Homens como o último Ministro dos Negócios Estrangeiros Josef Fischer ou o também pouco amante da paz, o deputado europeu Daniel Cohn-Bendit, partiram assim para a última fronteira da sociedade, a revolução social, numa altura em que eles próprios já tinham gozado de todas as bênçãos da forma social de uma república e de um Estado constitucional socialmente empenhado. As portas estavam abertas para eles. Decidiram também deitá-los abaixo.

Uma técnica que se tornou um princípio comum na era neoliberal a partir do início da década de 1970: Quem quer receber uma fatia da tarte queixa-se de discriminação parcial, mas deixa de fora todas as questões substanciais. Desde então, tem sido possível reclamar com perspectivas de carreira que as mulheres estão em minoria na gestão da indústria de armamento, mas não questionar a indústria de armamento.
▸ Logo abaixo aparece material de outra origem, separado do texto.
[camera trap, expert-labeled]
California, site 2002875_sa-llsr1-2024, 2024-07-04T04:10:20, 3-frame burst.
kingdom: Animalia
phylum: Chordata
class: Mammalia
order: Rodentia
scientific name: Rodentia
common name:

Foi também o tempo em que se tornou moda acusar concorrentes e adversários políticos de todo o tipo de doenças, de preferência psicológicas. Na mesa da cozinha do apartamento partilhado, as pessoas alegavam frequentemente ter um complexo paterno ou todo o tipo de dificuldades sexuais. Foi sempre encontrado algum tipo de inferioridade.

Desde então, declarar o adversário doente tem sido aquecido com termos sempre novos. O que o Hanns Guck-in-die-Luft der Kondensstreifen am Firmament de hoje é Politruck o seu chapéu de alumínio no álbum anual de poesia dos serviços secretos domésticos: “Basicamente, o inimigo do Estado e os funcionários políticos entraram numa relação mutuamente benéfica. Se o inimigo desaparecesse, ele teria de ser inventado. O que faz o Gabinete para a Protecção da Constituição quando o governo, como actualmente, funciona num vazio legal? Será que em breve veremos os chapéus de palha a executar um ballet nos degraus do Reichstag em preto, branco e vermelho? Ou já o fizemos?

Não se pode ser completamente louco se se pensa que todos estão cheios de merda

Nem todos fizeram um impacto tão meteórico como Fischer e Cohn-Bendit. Pessoas verdadeiramente mais corajosas do que os dois estudantes universitários da cozinha comunitária de Frankfurt, nomeadamente aqueles que realmente queriam tornar possível uma nova qualidade social, um verdadeiro equilíbrio social, uma verdadeira democracia e uma política de paz, como o sociólogo Rudi Dutschke, foram desviados do curso logo no início. No caso de Dutschke, isto aconteceu já em Abril de 1968, mesmo antes dos motins de Maio, através de uma dúbia tentativa de assassinato. Para Fischer e Cohn-Bendit, no entanto, o caminho para grandes carreiras abriu-se – no aparelho existente, lembre-se.

“Não há vida certa na vida errada” -? A famosa citação do filósofo Theodor Adorno significa, em última análise, que há momentos na história em que um retiro para a esfera privada, a atitude nobre de esperar para ver, já não representa uma possibilidade porque as circunstâncias sociais exigem uma atitude pública. Como todos os filósofos, Adorno acabou por contar aos seus leitores sobre si mesmo, e no entanto acaba por perguntar: Quando chegou o momento em que devo não só interpretar o mundo, mas também intervir, pelo menos na medida em que ofereça ajuda prática?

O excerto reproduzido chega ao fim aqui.